Local LLM Chat


Loading…

Model loaded — say something!

Runs entirely in your browser via WebAssembly — no data is sent to any server. Generation speed depends on your device; first load downloads the model (~0.1 – 0.7 GB, cached after).

How It Works

This tool runs a large language model entirely inside your browser tab using WebAssembly. No text you type is ever sent to a server — inference happens locally on your CPU.

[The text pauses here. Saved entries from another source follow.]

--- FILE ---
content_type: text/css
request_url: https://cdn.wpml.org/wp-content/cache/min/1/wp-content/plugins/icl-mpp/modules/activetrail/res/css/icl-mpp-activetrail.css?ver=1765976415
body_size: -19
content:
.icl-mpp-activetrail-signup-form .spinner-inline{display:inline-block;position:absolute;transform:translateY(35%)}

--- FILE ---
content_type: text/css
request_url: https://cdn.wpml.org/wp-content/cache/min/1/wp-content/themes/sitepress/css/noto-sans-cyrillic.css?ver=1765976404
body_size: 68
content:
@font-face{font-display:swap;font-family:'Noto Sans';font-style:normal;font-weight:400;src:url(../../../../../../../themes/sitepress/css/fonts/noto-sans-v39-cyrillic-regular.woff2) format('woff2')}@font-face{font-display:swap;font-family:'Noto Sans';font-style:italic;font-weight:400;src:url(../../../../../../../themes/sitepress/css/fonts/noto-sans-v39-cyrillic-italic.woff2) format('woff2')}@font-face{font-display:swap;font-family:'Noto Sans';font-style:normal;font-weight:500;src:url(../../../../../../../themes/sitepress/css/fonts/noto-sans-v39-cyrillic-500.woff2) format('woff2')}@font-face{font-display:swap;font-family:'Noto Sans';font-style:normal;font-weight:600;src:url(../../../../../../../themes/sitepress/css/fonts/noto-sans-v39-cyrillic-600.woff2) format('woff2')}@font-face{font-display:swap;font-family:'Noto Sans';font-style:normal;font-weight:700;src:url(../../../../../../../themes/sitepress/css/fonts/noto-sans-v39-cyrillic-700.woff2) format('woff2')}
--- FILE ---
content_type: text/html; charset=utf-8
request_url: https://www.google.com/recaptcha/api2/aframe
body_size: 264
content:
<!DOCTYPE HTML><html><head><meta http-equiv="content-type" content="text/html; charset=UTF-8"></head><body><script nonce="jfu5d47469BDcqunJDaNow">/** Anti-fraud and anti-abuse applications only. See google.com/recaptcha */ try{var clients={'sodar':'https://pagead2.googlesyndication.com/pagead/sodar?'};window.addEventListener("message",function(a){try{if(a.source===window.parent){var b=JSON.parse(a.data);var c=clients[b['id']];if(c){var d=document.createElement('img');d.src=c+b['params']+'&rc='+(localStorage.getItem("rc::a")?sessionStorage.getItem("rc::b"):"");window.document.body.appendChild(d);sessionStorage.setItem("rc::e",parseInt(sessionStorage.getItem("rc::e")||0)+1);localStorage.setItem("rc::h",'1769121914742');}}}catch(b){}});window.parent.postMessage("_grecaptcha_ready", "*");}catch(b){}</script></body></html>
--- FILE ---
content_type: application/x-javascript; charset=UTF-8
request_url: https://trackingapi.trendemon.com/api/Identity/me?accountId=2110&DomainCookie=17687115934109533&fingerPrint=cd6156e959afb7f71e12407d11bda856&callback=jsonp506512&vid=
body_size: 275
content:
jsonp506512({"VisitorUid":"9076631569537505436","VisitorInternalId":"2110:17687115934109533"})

Powered by Transformers.js

Transformers.js is the official JavaScript port of Hugging Face Transformers. It uses ONNX Runtime Web to run pre-converted ONNX model files inside the browser's WebAssembly engine — no plugins or native installs required.

Available Models
ModelSize (quantized)Notes
TinyLlama 1.1B Chat ~640 MB Instruction-tuned chat model; best results for Q&A and conversation.
GPT-2 ~120 MB Lightweight text-completion model. Fast to load; not instruction-tuned.
Implementation Details
  1. On first use the browser downloads the selected model's ONNX weights from the Hugging Face Hub CDN and caches them in the browser's Cache Storage. Subsequent visits reuse the cached files with no re-download.
  2. Tokenization (text → token IDs) and de-tokenization (token IDs → text) run in the same WASM thread using the model's bundled vocabulary.
  3. The TextStreamer API streams generated tokens back to the page one at a time, so you see the response appear incrementally — just like server-side streaming APIs.
  4. For chat models (TinyLlama), the full conversation history is passed on every turn using the model's built-in chat template, keeping the assistant aware of prior context.
Performance Expectations

WASM inference is CPU-bound and noticeably slower than GPU-accelerated APIs. Typical generation speed on a modern laptop is 1 – 10 tokens/second depending on the model and CPU. The first generation in a session may be slower as the WASM engine JIT-compiles the model graph.

Privacy

All inference runs locally in your browser tab. Your messages, model weights, and any generated text never leave your device.